Colloquium in Historical Musicology and Music Theory
Friday, Feb. 21, at 3:00pm, 622 Dodge
Ted Gordon, PhD (Columbia University, Mellon Postdoctoral Teaching Fellow)
“No Ideas But In Things? Cybernetics and Materiality in Alvin Lucier’s Early Electronic Music”
Abstract:
A recent documentary film about the composer Alvin Lucier borrows its title from William Carlos Williams’s well-known poetic phrase: “No Ideas But In Things.” Much of Lucier’s work over the past fifty years has explored phenomena of resonance, feedback, and sound in material objects, both domestic (tea kettles, living rooms) and scientific (metal wires, the Earth’s Ionosphere, the human brain). Lucier has written extensively about his work, valorizing natural resonance, echo, and sounds that emerge from things through what often appears to be minimal human intervention.

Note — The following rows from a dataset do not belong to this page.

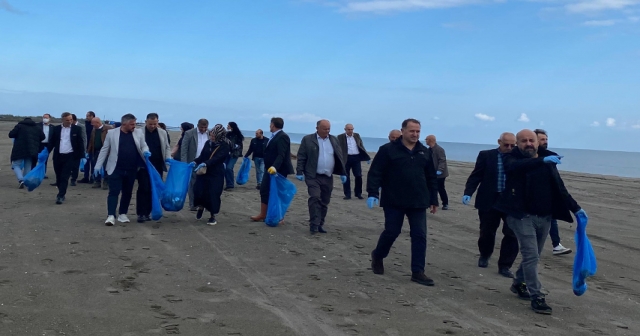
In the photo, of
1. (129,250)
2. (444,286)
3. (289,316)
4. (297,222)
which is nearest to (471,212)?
(297,222)

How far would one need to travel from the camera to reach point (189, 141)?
1281 centimetres

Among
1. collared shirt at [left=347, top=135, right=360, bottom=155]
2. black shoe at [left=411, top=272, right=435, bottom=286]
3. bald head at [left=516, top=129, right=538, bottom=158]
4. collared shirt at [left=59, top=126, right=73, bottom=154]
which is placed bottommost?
black shoe at [left=411, top=272, right=435, bottom=286]

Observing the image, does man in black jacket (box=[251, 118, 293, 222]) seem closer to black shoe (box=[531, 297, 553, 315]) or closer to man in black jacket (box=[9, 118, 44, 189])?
black shoe (box=[531, 297, 553, 315])

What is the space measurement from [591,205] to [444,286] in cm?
1207

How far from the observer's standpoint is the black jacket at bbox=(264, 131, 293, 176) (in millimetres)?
11180

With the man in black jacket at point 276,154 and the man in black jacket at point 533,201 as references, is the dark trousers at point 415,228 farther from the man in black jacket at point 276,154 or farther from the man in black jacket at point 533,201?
the man in black jacket at point 276,154

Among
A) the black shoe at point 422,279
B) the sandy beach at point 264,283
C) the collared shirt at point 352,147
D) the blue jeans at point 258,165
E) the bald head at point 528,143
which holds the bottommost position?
the sandy beach at point 264,283

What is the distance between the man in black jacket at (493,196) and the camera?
823 cm

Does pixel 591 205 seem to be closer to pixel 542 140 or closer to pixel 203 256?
pixel 542 140

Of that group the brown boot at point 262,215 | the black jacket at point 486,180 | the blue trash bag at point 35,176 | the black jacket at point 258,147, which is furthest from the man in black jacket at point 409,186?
the black jacket at point 258,147

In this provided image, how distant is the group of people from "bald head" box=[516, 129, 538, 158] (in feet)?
0.04

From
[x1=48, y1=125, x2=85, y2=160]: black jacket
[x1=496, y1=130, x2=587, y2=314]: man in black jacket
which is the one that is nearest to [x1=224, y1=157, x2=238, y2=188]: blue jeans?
[x1=48, y1=125, x2=85, y2=160]: black jacket

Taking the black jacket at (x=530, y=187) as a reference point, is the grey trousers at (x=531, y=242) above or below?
below

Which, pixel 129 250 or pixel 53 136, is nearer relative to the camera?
pixel 129 250
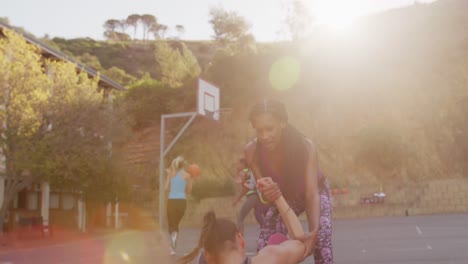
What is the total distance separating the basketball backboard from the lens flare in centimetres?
2461

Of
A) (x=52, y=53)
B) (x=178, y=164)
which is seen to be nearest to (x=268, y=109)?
(x=178, y=164)

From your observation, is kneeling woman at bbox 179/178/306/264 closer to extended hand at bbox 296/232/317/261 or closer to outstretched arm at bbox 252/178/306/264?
outstretched arm at bbox 252/178/306/264

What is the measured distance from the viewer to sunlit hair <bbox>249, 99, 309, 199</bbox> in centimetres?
397

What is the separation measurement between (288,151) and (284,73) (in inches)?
1854

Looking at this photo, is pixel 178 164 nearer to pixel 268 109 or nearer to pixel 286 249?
pixel 268 109

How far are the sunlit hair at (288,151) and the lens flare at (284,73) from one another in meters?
44.4

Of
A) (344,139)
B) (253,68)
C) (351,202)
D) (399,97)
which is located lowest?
(351,202)

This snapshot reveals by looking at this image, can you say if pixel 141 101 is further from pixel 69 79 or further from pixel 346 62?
pixel 69 79

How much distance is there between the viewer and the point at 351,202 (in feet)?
103

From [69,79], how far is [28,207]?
7632 millimetres

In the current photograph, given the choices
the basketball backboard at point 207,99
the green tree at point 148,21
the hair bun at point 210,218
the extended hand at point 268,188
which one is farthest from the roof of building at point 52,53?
the green tree at point 148,21

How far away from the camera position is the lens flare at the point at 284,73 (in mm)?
48969

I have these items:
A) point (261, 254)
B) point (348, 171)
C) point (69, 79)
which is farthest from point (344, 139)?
point (261, 254)

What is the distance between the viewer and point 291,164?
4.13 meters
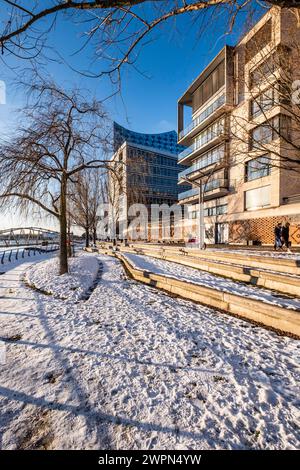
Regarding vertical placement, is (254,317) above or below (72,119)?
below

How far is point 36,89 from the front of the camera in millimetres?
6164

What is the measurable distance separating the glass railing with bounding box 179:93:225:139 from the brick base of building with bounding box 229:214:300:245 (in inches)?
559

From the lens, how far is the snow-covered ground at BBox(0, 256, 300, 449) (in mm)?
1692

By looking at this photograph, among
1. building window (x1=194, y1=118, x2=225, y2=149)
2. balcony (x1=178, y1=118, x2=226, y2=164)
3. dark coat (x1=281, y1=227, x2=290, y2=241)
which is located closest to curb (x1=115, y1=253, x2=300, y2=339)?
dark coat (x1=281, y1=227, x2=290, y2=241)

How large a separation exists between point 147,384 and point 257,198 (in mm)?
22890

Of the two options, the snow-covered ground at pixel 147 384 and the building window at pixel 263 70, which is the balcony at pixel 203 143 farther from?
the snow-covered ground at pixel 147 384

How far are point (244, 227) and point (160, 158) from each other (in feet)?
123

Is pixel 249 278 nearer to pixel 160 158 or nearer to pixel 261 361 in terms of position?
pixel 261 361

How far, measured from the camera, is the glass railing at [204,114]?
24.6m

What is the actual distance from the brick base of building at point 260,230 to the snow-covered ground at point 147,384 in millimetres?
17105

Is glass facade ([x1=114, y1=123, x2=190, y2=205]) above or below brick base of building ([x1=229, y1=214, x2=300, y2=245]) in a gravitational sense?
above

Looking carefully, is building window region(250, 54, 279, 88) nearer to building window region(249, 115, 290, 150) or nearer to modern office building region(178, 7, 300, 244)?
building window region(249, 115, 290, 150)

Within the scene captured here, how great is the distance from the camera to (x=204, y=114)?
2750 cm
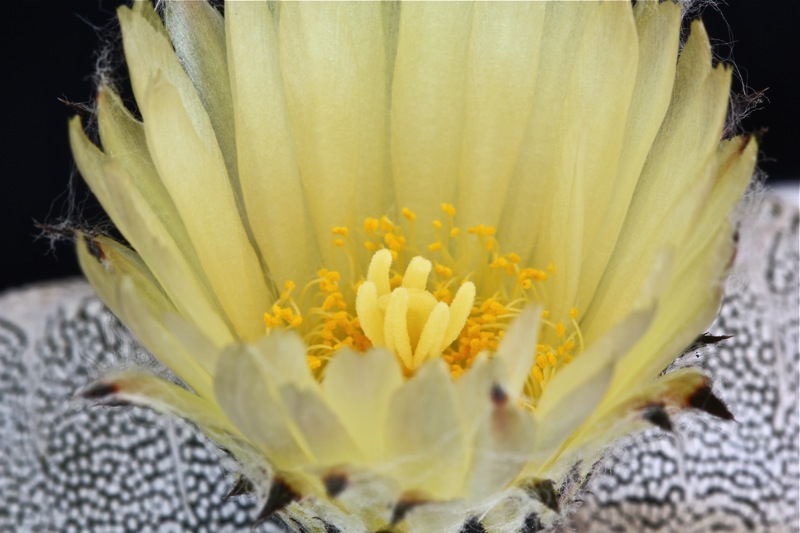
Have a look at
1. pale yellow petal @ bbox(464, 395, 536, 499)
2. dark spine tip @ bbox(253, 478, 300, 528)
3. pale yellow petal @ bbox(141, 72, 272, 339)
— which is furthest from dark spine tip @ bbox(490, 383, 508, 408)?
pale yellow petal @ bbox(141, 72, 272, 339)

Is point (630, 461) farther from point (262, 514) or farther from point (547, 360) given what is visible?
point (262, 514)

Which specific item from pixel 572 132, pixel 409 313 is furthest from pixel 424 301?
pixel 572 132

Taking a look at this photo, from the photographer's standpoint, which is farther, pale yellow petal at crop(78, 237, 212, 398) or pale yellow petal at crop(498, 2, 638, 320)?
pale yellow petal at crop(498, 2, 638, 320)

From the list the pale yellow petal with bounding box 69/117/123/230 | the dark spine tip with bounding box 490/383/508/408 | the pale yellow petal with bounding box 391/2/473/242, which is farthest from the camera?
the pale yellow petal with bounding box 391/2/473/242

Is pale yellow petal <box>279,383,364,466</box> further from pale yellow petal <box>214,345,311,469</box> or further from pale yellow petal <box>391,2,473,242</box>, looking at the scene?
pale yellow petal <box>391,2,473,242</box>

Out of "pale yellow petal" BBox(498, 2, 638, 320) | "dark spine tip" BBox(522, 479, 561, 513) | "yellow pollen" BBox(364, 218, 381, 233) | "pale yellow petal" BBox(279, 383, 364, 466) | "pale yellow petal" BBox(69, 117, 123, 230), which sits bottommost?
"dark spine tip" BBox(522, 479, 561, 513)

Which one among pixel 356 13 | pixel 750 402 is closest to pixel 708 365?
pixel 750 402
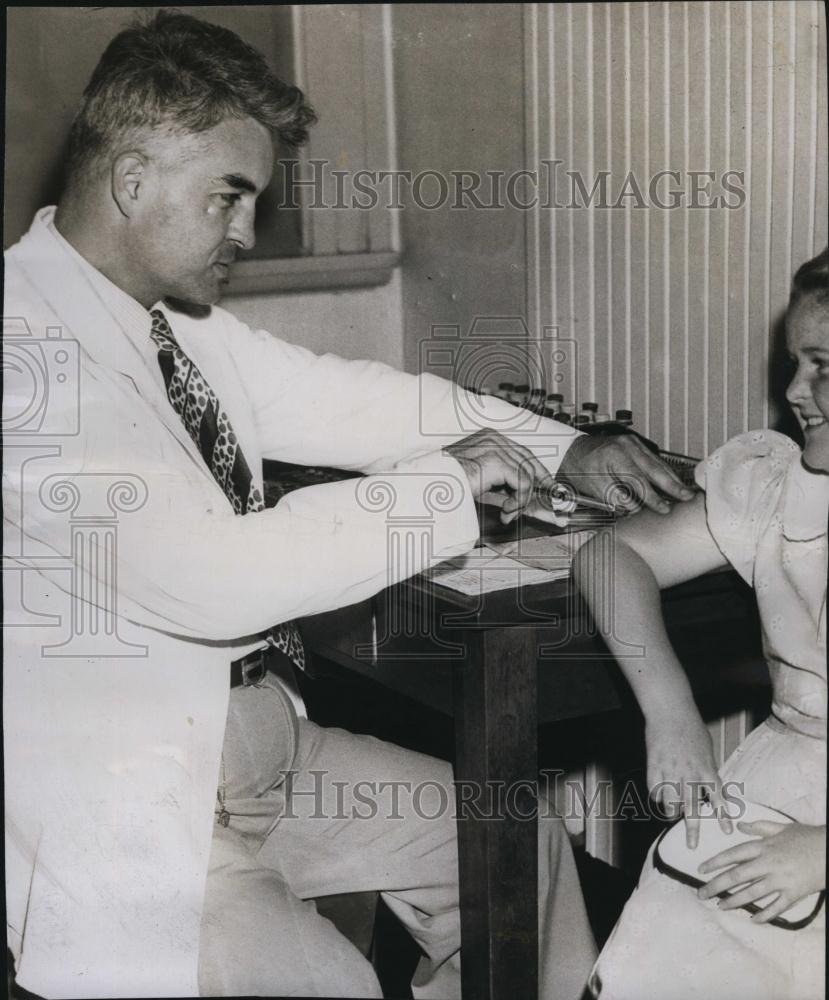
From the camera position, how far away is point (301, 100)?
1605mm

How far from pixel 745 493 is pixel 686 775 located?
38cm

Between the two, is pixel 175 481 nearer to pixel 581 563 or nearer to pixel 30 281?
pixel 30 281

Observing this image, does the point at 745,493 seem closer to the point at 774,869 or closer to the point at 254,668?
the point at 774,869

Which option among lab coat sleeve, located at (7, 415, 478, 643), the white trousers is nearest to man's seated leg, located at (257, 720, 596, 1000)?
the white trousers

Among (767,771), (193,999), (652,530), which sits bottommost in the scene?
(193,999)

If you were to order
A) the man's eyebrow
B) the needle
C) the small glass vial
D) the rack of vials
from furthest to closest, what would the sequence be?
the small glass vial, the rack of vials, the needle, the man's eyebrow

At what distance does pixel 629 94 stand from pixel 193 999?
150 centimetres

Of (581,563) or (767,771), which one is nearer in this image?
(767,771)

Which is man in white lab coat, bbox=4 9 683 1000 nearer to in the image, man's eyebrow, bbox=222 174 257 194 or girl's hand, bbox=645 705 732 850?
man's eyebrow, bbox=222 174 257 194

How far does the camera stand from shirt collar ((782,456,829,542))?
1462 millimetres

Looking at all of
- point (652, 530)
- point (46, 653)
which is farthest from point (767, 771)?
point (46, 653)

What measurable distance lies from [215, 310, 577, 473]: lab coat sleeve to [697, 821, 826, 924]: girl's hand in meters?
0.69

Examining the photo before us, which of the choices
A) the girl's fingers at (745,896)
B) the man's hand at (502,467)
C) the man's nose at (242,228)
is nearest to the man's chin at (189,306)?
the man's nose at (242,228)

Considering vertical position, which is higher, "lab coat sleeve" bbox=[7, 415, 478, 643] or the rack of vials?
the rack of vials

This presentation asks: what other things are needed to sonify the “ideas in things” valorized by Lucier’s early works with electronics in the 1960s? Where do those other things come from? And what does paying attention to those other things do not only for our understanding of Lucier’s work, but for the larger field of experimental music? Drawing on archival research, this presentation explores Lucier’s early sketches, notes, and correspondence to triangulate his work—which used technologies made available to him through the United States Air Force and the Office of Naval Research—within the fields of American experimental composition, the military-industrial complex, and cybernetics and information theory. Against a Kittlerian reading of the military origins of these technologies as tied to an ontologically enervating martial sensibility, this paper suggests that Lucier’s relationship to science and technology was not one of reflection, but rather of diffraction: the creation of underdetermined sites of possibility for experimenting with nature and human nature. In this reading—which indeed diverges from the composer’s own framing of his early work—these practices are celebrated as both technoscientific fantasy and critique, connecting (and complicating) nature and culture in radically new ways.
Speaker Bio:
Ted Gordon is a music scholar and musician whose work lies at the nexus of experimental music studies, critical organology, and science & technology studies. He earned a PhD in the History and Theory of Music for the University of Chicago in 2018, and is currently a Mellon Postdoctoral Teaching Fellow in the Department of Music at Columbia University.
His current book project, The Composer’s Black Box: Cybernetics & Instrumentality in Post-War American Music critically explores new aesthetic, social, and technical imaginaries produced through the embrace of cybernetics and information theory by postwar American experimentalists—and the consequences of those imaginaries for auditory culture, technologies, and politics. Research for his book stems from his dissertation, “Bay Area Experimentalism: Music & Technology in the Long 1960s,” which was a Leonardo Abstracts Service Top-Ranked Thesis in 2018. His research has been supported by the New York Public Library, and his writing has been published by Current Musicology, Portable Gray, Cultural Anthropology, the American Musicological Society’s Musicology Now! blog, and the Library of Congress. His forthcoming chapter on the early electronic music of Pauline Oliveros will be published in the edited volume Performing Indeterminacy (Cambridge University Press). In 2019, he helped Seth Cluett prepare the exhibition “Sounding Circuits: Audible Histories” at the New York Public Library for the Performing Arts. In addition to international scholarly conferences, he has also given public talks about his research at the Indexical performance series in Santa Cruz, California, the Synthesizer Library Prague, and Ableton AG.
As an improviser, Ted performs with the viola and the Buchla Music Easel.